- **What is required**: Images do not belong in the copy. Set down all the entries exactly.
Task input Block Start
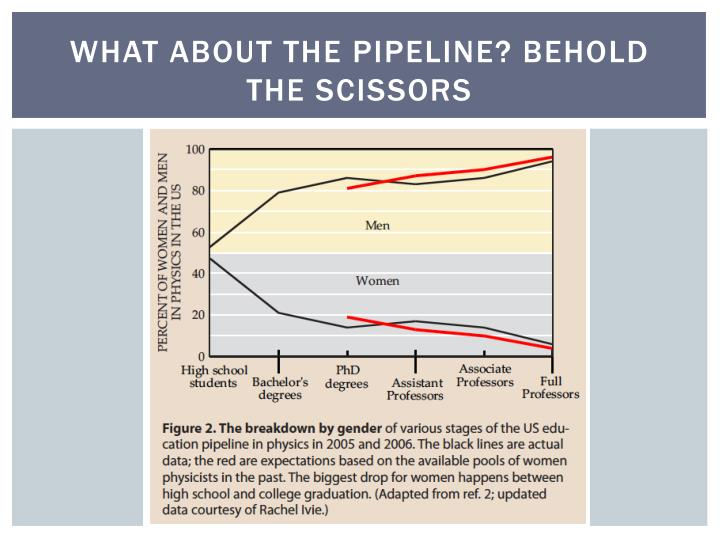 What about the pipeline? behold the scissors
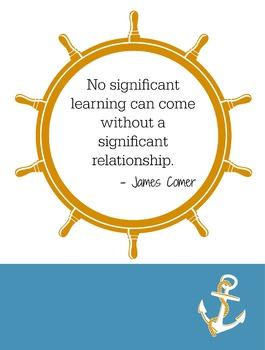 No Significant Relationship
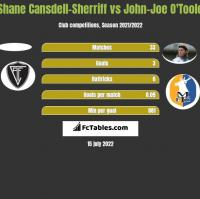 Shane Cansdell-Sherriff vs John-Joe O'Toole h2h player stats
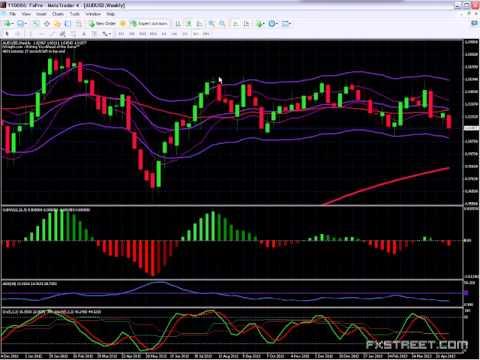 Institutional Traders Trading Strategies   Blog - Red Bridge Capital LLC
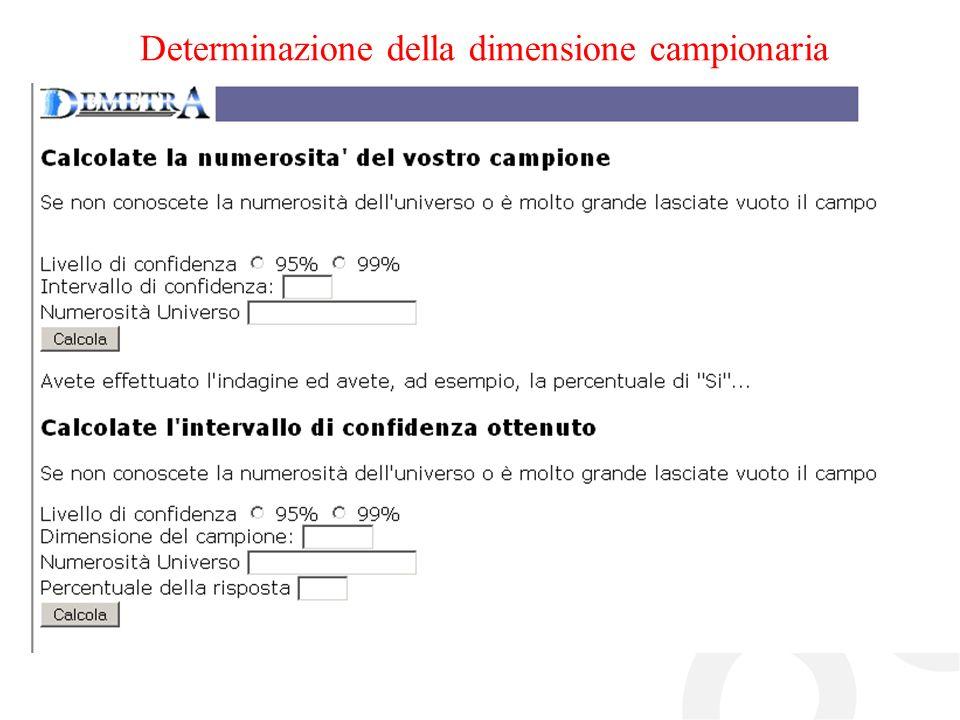 http://www.opinioni.net/campione.php Determinazione della dimensione campionaria Per calcolare in modo automatico la numerosità del campione: Definizione del livello di confidenza Intervallo di confidenza Numerosità universo Nel caso la popolazione di riferimento sia di notevoli dimensioni e pertanto si possano introdurre le semplificazioni dettate dall approssimazione normale (e dal campionamento da popolazioni infinite).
Task input Block End
- **Answer to the exercise**:
 What about the pipeline? behold the scissors
 No Significant Relationship
 Shane Cansdell-Sherriff vs John-Joe O'Toole h2h player stats
 Institutional Traders Trading Strategies   Blog - Red Bridge Capital LLC
 http://www.opinioni.net/campione.php Determinazione della dimensione campionaria Per calcolare in modo automatico la numerosità del campione: Definizione del livello di confidenza Intervallo di confidenza Numerosità universo Nel caso la popolazione di riferimento sia di notevoli dimensioni e pertanto si possano introdurre le semplificazioni dettate dall approssimazione normale (e dal campionamento da popolazioni infinite).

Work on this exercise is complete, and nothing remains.